03:05 <whitequark[cis]> input to the IOB, and then use DDR registers to output 0,1 for a posedge and 1,0 for a negedge

03:07 <whitequark[cis]> (this is how I'm currently wiring up HyperRAM on Glasgow. 8 bits/cycle @48M is plenty of bandwidth already and most applets don't need that much, but being able to free up one of the only two PLLs on that chip is very handy, plus you get to keep it all in a single domain)

03:08 <whitequark[cis]> I think looking at IO buffer primitives from a stream perspective is very valuable, because it lets you apply the existing understanding and bag of tricks to something that would otherwise be a separate area

03:10 <whitequark[cis]> so basically allowing signatures as stream payloads allows one to make a stream that transfers, on each cycle, one word in either direction, but it still logically flows from place A to place B

03:11 <whitequark[cis]> however you would not be able to use most stream infrastructure with it, so i don't know if the actual Stream class should allow it; it exists for interop after all

09:13 <zyp[m]> I'm not sure I fully understand the point, don't you run into issues with latency between the output and input signals?

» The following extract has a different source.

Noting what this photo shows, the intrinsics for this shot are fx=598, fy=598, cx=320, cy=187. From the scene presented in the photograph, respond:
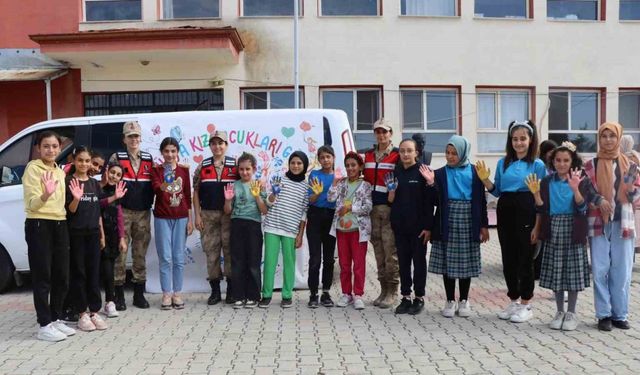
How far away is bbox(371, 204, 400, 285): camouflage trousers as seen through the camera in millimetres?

09:15 <zyp[m]> I've written e.g. some SPI IO blocks with separate output and input streams, and the input stream would go valid a couple of cycles after the output stream to account for the latency in the IO registers

09:23 <whitequark[cis]> you do

09:24 <whitequark[cis]> this is useful for uniformly representing IO when soft gearboxes and other intermediaries are involved

09:24 <whitequark[cis]> as an extreme case, imagine doing SPI over BSCAN

09:24 <whitequark[cis]> you set valid, (a lot of stuff happens), you get back ready

09:25 <whitequark[cis]> it is useful to have a protocol core that can talk to this, and also normal SPI, with the same interface

09:26 <whitequark[cis]> also, I've long had the idea that output-to-input latency should be a property of the IO buffer rather than hardcoded; this is still something yet to be proven but it's a big thing missing in the current Pin interface

09:26 <whitequark[cis]> (well, output-to-pad and pad-to-input

09:26 <whitequark[cis]> * and pad-to-input)

09:27 <galibert[m]> Something to add to your todo list on pins, a way to express "this output signal must change only after those other ones are settled", thinking CS on sram accesses there but I'm sure there are other cases

09:27 <galibert[m]> when the netlist changes everything simultaneously, at the end of a wishbone bus for instance

09:27 <whitequark[cis]> can you rephrase? I'm not sure what the condition you are describing actually is

09:28 <galibert[m]> sram that says "edge on CS once the address and r/w are set"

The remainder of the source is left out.